The dataset below contains the results from a poll based on a random sample with two variables: response, indicating their response to the poll question, and political, reporting their self-reported political ideology.
A number of randomly sampled registered voters from Tampa, FL were asked if they thought workers who have illegally entered the US should be (i) allowed to keep their jobs and apply for US citizenship, (ii) allowed to keep their jobs as temporary guest workers but not allowed to apply for US citizenship, or (iii) lose their jobs and have to leave the country.
## Copy and run this code to create table
library(ggplot2)
library(dplyr)
immigration <- read.csv("https://collinn.github.io/data/immigrationpoll.csv")
with(immigration, table(response, political)) %>% addmargins(1)
## political
## response conservative liberal moderate
## Apply for citizenship 57 101 120
## Guest worker 121 28 113
## Leave the country 179 45 126
## Not sure 15 1 4
## Sum 372 175 363
We will make a confidence interval to answer the question “What proportion of conservative Tampa voters support workers being ‘allowed to keep their jobs and apply for US citizenship.’

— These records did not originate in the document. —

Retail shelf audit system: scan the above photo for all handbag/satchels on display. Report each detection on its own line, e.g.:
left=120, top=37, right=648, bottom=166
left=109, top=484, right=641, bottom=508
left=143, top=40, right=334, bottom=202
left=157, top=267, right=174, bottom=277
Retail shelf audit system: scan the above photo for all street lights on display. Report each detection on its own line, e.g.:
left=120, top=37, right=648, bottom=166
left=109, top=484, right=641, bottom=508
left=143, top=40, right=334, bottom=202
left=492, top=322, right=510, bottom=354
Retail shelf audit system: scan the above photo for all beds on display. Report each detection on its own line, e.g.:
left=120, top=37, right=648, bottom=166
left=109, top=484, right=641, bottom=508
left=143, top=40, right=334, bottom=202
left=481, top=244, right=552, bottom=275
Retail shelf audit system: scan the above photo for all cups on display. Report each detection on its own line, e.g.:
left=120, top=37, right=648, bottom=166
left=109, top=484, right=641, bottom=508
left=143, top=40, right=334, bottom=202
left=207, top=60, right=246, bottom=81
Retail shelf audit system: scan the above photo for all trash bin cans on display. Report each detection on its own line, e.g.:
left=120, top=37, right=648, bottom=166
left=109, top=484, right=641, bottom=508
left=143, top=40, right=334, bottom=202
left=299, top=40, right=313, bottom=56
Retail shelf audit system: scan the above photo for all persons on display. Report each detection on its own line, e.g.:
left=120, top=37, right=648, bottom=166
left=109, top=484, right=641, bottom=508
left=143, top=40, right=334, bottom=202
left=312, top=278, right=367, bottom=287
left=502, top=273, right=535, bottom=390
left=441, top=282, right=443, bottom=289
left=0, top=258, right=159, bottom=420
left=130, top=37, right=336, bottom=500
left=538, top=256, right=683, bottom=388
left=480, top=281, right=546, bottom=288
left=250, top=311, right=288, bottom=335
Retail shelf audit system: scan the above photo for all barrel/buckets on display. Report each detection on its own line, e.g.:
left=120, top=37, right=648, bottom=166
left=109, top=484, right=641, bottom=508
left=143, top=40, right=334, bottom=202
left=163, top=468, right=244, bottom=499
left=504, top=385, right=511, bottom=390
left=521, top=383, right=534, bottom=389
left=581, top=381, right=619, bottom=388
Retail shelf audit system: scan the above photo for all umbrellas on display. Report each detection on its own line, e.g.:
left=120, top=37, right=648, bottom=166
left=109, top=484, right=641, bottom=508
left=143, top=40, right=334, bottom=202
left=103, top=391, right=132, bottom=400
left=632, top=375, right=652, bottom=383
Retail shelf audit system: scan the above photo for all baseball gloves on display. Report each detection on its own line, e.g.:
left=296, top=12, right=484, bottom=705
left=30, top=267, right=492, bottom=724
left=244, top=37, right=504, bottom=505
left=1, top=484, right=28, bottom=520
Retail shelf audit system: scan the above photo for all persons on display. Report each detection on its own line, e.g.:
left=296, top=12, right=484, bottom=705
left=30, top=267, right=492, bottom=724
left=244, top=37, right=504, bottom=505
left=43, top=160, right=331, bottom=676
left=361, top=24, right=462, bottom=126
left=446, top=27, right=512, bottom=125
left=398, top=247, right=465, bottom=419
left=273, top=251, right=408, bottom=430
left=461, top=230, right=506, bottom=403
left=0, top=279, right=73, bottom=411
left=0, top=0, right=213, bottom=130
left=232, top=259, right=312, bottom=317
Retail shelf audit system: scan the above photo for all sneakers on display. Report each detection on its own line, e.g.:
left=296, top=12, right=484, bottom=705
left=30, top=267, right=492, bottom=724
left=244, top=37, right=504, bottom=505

Part A: Describe the parameter of interest, including which symbol we use for it.
Answer: p = proportion of conservative Tampa voters that support ‘workers being allowed to keep their jobs and apply for US citizenship’
Part B: What is the corresponding value of the statistic and what symbol do we use for it?
# p-hat
57 / 372
## [1] 0.1532258
Part C: What is the sample size for the group of conservatives?
# n
372
Part D: Check the conditions for making a confidence interval.
# Random sample: met
# Success condition: 57 successes (met)
# Failure condition: 315 failures (met)
372 - 57
## [1] 315
Part E: Create a 95% confidence interval for the parameter.
p_hat = (57/352)
n = 372
p_hat - 1.96 * sqrt(p_hat * (1-p_hat) / n)
## [1] 0.1244957
p_hat + 1.96 * sqrt(p_hat * (1-p_hat) / n)
## [1] 0.1993679
Part F: Interpret the confidence interval.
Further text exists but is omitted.